Engineering Protocol-Secure and Side-Channel Resistant Cryptography: From Theory to Implementation

Last post we walked through how a beautifully clean Diffie–Hellman proof can collide with messy implementation reality. This post zooms in on the engineering side of that gap: which group-theory facts you have to honor in code, why “constant-time” is harder than it sounds, and which curves let you sleep at night.

Background you’ll want. Recall a group is a set with one operation, an identity, and inverses. The order of an element is how many times you combine it with itself before cycling back to identity; the order of the group is the size of the set. A subgroup is a subset that’s still a group on its own. ECDH (the elliptic-curve version of Diffie–Hellman) lives inside the group of points on a chosen curve. We’ll use $g$ for a generator (in classical DH) or write things like $kP$ for scalar multiplication of curve points.


1. Why “prime order” matters so much

Most security proofs for DH and digital signatures assume the group has prime order. That’s a strong assumption: a prime-order group has only two subgroups (just-identity and the whole thing), so there are no “trapdoors” smaller than the whole group.

In practice, engineers often pick groups with a small cofactor — meaning the order is $h \cdot p$ for a tiny integer $h$ and a large prime $p$. The reason is performance: curves like Curve25519 ($h = 8$) and Ed448 ($h = 4$) admit efficient, naturally constant-time Montgomery ladder implementations. The price is that small subgroups do exist, and an attacker who can pick inputs can sometimes steer your computation into those small subgroups.

Property Prime-order group (the proof) Cofactor-$h$ group (the reality)
Subgroups Only trivial and full One per prime factor of the order (Cauchy’s theorem)
Inputs Always valid May be low-order, may be on a twist, may be invalid
Contributivity Both parties’ secrets always influence the result Attacker can sometimes “cancel out” the other side’s secret

The most important of those rows is contributivity. In a healthy DH exchange, the shared secret depends on both private keys. If the attacker can submit a low-order point $P$, then $kP$ for the victim’s secret $k$ produces a value that only depends on $k \bmod h$ — the rest of $k$ has no effect. The shared secret collapses, and the attacker may be able to predict it.
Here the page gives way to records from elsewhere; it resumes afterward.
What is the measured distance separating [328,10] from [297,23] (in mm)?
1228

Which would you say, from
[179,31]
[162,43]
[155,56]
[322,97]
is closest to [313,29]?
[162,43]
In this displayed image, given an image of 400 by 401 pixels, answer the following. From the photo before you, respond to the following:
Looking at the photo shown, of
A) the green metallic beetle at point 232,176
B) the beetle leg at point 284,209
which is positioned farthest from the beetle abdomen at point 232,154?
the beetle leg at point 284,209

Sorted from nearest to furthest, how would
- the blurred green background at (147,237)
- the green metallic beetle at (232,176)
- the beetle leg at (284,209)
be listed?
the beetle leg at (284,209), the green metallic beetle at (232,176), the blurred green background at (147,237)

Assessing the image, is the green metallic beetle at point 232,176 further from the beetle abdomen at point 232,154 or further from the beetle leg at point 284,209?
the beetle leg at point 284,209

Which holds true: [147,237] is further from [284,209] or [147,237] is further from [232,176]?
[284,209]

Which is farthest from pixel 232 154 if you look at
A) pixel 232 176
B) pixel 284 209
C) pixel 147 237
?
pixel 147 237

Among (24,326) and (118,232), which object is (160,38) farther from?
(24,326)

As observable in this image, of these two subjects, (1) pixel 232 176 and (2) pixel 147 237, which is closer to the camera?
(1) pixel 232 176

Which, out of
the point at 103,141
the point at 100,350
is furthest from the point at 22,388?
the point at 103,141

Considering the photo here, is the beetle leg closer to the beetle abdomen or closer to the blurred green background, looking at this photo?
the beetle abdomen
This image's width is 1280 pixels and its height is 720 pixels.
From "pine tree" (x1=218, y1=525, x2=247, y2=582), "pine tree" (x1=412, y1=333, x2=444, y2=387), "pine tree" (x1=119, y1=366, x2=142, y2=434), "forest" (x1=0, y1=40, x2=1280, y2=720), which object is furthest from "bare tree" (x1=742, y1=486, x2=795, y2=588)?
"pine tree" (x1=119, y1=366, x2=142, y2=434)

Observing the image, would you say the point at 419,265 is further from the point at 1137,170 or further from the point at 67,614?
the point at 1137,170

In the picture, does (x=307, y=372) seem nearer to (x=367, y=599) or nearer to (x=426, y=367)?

2. What goes wrong in non-prime-order groups

Two pieces of group theory matter here:

  • Lagrange’s theorem. Any subgroup’s order divides the group’s order. So if the group order is $8p$, possible subgroup orders are $1, 2, 4, 8, p, 2p, 4p, 8p$.
  • Cauchy’s theorem. For every prime that divides the group order, there’s a subgroup of that exact prime order. So if the group order is divisible by 2, a subgroup of order 2 must exist; etc.

Combine these and you get three concrete attack categories:

  1. Subgroup confinement. Attacker sends a low-order point. The shared secret lands in a tiny set of values. Two different inputs can collide to the same output — useful for bypassing uniqueness or replay checks.
  2. Point mangling. Attacker takes a legitimate prime-order point $g^x$ and combines it with a low-order point $h$. The bits look different, but downstream operations (like further exponentiation by $z$) produce the same result $g^{xz}$. So caches, replay logs, and uniqueness checks see “two different keys” that are functionally identical.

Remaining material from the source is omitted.